■ GIVEN TEXT:
──────────

As the cost of energy continues to rise more and more people are now finding it difficult to keep the lights on in their homes. When the news recently broke that Premier Kathleen Wynne planned to sell-off the publicly-owned company Hydro One, many already having problems keeping up with higher prices for electricity began organizing to take their message to Queen’s Park in Toronto to tell Wynne and others in government that privatization is not the answer to this energy crisis.
Buses from all over Ontario loaded up early on the morning of Wednesday, May 13 before making the trek to Toronto to make their voices heard. A bus left Bancroft as well, shuttling 18 activists from the area to the demonstration. Kimberly Sargent rode the bus from Bancroft on this day to be part of the protest.
Sargent says the rising costs of hydro are making it increasingly harder for people to afford to go about their daily routines. Like many others in Ontario she has had to make adjustments to her schedule in order to keep the costs down. This means baking and doing laundry on the weekends when the fees for time-of-use are lower. It also means wearing an extra sweater and slippers around the house in the winter instead of turning up the electric heat. Pointing out that the OPG and Hydro One had 11,376 employees on the Sunshine List ($100,000+ annual salary) in 2013 she believes the cutbacks need to start with the top executive salaries.
“It’s ridiculous the salaries that these people are making,” said Sargent.
“It is a monopoly that is getting rich off the little man, the farmer, the single mom and the working class.”

──────────

■ TASK SET:
A - From the article on the Hydro One protest, quote the stretch from "As the cost" through "this energy crisis.".
B - According to the article on the Hydro One protest, how many activists did the bus from Bancroft carry to the demonstration?

■ GIVEN INFORMATION:
──────────

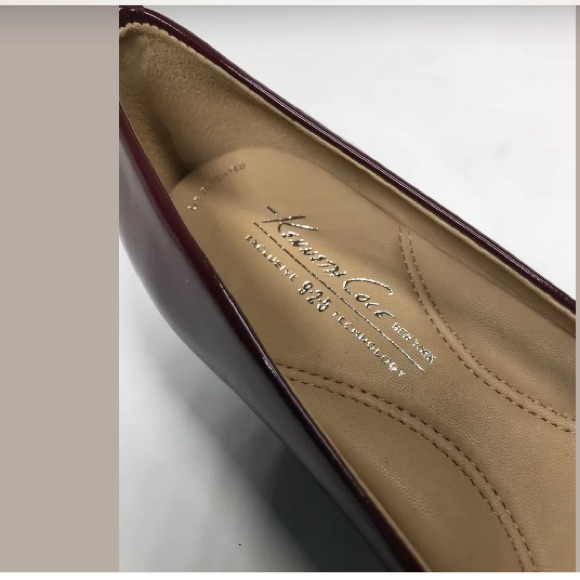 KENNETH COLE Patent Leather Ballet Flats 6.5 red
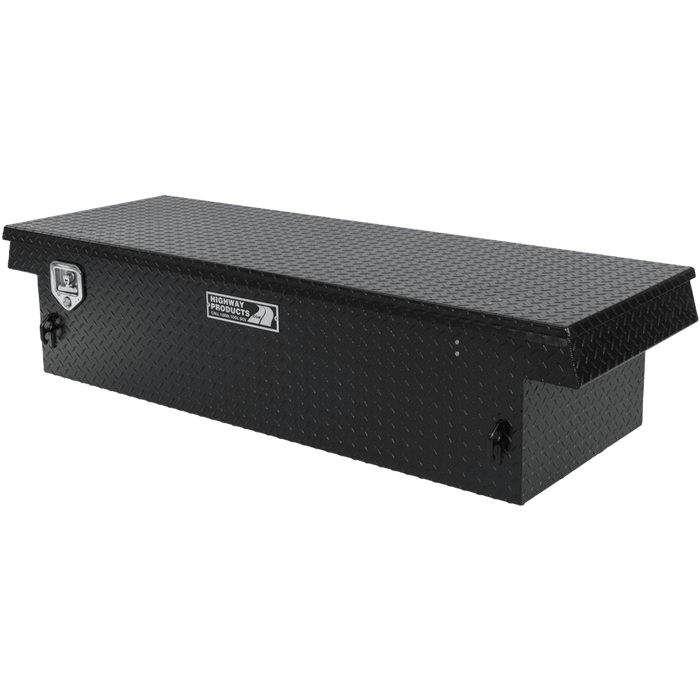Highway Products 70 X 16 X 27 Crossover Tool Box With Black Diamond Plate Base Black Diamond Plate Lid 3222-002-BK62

──────────

■ TASK RESPONSES:
A -
As the cost of energy continues to rise more and more people are now finding it difficult to keep the lights on in their homes. When the news recently broke that Premier Kathleen Wynne planned to sell-off the publicly-owned company Hydro One, many already having problems keeping up with higher prices for electricity began organizing to take their message to Queen’s Park in Toronto to tell Wynne and others in government that privatization is not the answer to this energy crisis.

B - 18 activists.